» Text shown:
■ ■ ■
Interview with President Biden
Every day, people write to me and say they feel helpless to change the direction of our future.
I always answer that we change the future by changing the way people think, and that we change the way people think by changing the way we talk about things. To that end, I have encouraged people to speak up about what they think is important, to take up oxygen that otherwise feeds the hatred and division that have had far too much influence in our country of late.
Have any of your efforts mattered?
Well, apparently some people think they have. Last week, President Biden's team reached out to ask if I would like some time with him to have a conversation to share with you all.
On Friday, February 25, I sat down with the president in the China Room of the White House to talk about American democracy and the struggles we face.
It was an amazing time to be able to talk to the President. Russian president Vladimir Putin had just attacked Ukraine, Biden was preparing to give his first State of the Union address, and the president had just made the historic announcement of the nomination of Judge Ketanji Brown Jackson for a seat on the Supreme Court.
But I didn't want to ask the president about anything I could learn from other publicly available sources—I already read those every day to write my Letters from an American. I wanted to hear from a historic figure in a historic time about how he thinks about America in this pivotal moment, to put the specifics of what he does in a larger context.
In my books, I have argued that throughout our history, America has swung between the defense of equality outlined in the Declaration of Independence and the defense of private property outlined in the Constitution.
Our peculiar history of racism has meant that every time it seems we are approaching equality before the law, those determined to prevent that equality have turned people against it by insisting that government protection of equality will cost tax dollars, thus amounting to a redistribution of wealth from those with property to those without. That is, if Black and Brown Americans, and poor people, are permitted to vote, they will demand roads and schools and hospitals, and those can be paid for only by taxes on people with money. In this argument, an equal say in our government for all people amounts to socialism.
■ ■ ■
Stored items
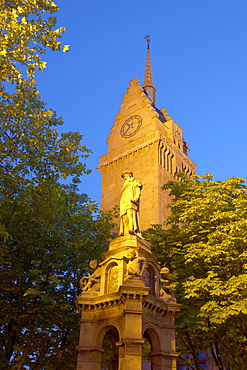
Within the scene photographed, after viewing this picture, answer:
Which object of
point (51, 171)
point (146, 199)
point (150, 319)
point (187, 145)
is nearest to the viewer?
point (150, 319)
■ ■ ■
» Tasks to perform:
A - In the Biden interview text, in which room did the writer sit down with the president?
B - Does the Biden interview text support each of these statements? (i) The conversation took place on Friday, February 25. (ii) The writer contacted the president's team to request the conversation. (iii) The writer planned to ask the president about things available from public sources. Answer yes or no for each and quote the words that decide it.
C - Write the next part of the Biden interview text, picking up after its final sentence.
The items were taken from a separate source.

» Responses to the tasks:
A - The China Room of the White House.

B -
(i) Yes: "On Friday, February 25, I sat down with the president in the China Room of the White House"
(ii) No: "President Biden's team reached out to ask if I would like some time with him"
(iii) No: "I didn't want to ask the president about anything I could learn from other publicly available sources"

C -
With this argument, those defending their property turn ordinary Americans against each other and take control of our political system. Once in power, they rig the system for their own benefit. Money flows upward until there is a dramatic split between ordinary people and those very few wealthy Americans who, by then, control the economy, the government, and society.
This point in the cycle came about in the 1850s, the 1890s, the 1920s, and now, again, in our present.
In the past, just when it seemed we were approaching the end of democracy and replacing it with oligarchy—and in each of these periods, elites literally talked about how they alone should lead the country—the American people turned to leaders who helped them reclaim democracy.
We know these leaders from our history. Presidents Abraham Lincoln, Theodore Roosevelt, and Franklin Delano Roosevelt all have entered the pantheon of our leaders because of their defense of democracy in the face of entrenched power. But all of those presidents became who they were because they rose to the challenge of the pivotal moments in which they lived. They worked to reflect the increasingly loud voices of the majority of the American people.
James Buchanan, William McKinley, Herbert Hoover, and Donald Trump did not.
And now President Biden stands at another pivotal moment in our history. What he does in this moment will reflect what the American people demand from his leadership.
So do your voices matter? He wouldn't have taken the time in the midst of such an important day in America to talk to you if they didn't.